## Excerpted data
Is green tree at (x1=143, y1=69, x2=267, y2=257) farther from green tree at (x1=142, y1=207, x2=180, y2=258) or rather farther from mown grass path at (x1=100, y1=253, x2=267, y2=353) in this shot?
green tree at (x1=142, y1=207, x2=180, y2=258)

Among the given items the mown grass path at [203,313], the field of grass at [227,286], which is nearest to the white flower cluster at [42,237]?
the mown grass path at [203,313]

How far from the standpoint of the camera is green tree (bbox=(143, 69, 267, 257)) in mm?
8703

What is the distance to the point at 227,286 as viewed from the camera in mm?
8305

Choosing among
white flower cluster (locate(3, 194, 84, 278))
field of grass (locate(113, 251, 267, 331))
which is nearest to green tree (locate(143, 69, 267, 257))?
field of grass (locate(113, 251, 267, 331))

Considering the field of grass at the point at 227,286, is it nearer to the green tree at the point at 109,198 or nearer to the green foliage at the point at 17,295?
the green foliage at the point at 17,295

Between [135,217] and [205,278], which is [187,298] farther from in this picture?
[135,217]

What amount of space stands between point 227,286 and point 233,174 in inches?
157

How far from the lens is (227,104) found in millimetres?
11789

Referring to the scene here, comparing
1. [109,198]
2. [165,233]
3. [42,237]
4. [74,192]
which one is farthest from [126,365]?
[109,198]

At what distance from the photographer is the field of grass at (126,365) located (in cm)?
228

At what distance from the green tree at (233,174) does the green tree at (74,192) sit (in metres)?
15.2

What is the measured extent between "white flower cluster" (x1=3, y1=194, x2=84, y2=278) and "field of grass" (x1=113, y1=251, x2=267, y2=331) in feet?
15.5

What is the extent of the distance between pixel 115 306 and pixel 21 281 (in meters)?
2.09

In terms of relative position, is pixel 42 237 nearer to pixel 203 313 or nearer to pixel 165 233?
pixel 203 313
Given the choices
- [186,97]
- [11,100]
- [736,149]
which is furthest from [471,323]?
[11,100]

## Given task
Copy out the items unchanged, from the line containing "Considering the field" through the end of the items.

## Exercise response
Considering the field of grass at the point at 227,286, is it nearer to the green tree at the point at 109,198 or nearer to the green foliage at the point at 17,295?
the green foliage at the point at 17,295

Between [135,217] and [205,278], which is [187,298] farther from in this picture?
[135,217]

What amount of space stands between point 227,286 and point 233,174 in inches?
157

How far from the lens is (227,104) found in millimetres?
11789

Referring to the scene here, comparing
1. [109,198]
2. [165,233]
3. [42,237]
4. [74,192]
which one is farthest from [126,365]?
[109,198]

At what distance from the photographer is the field of grass at (126,365) located (in cm)?
228

At what distance from the green tree at (233,174) does the green tree at (74,192) sit (in metres)?
15.2

What is the measured extent between "white flower cluster" (x1=3, y1=194, x2=84, y2=278) and "field of grass" (x1=113, y1=251, x2=267, y2=331) in feet?
15.5

What is the extent of the distance between pixel 115 306 and pixel 21 281 (in meters)?
2.09

In terms of relative position, is pixel 42 237 nearer to pixel 203 313 or nearer to pixel 165 233?
pixel 203 313
Given the choices
- [186,97]
- [11,100]
- [736,149]
which is furthest from [471,323]?
[11,100]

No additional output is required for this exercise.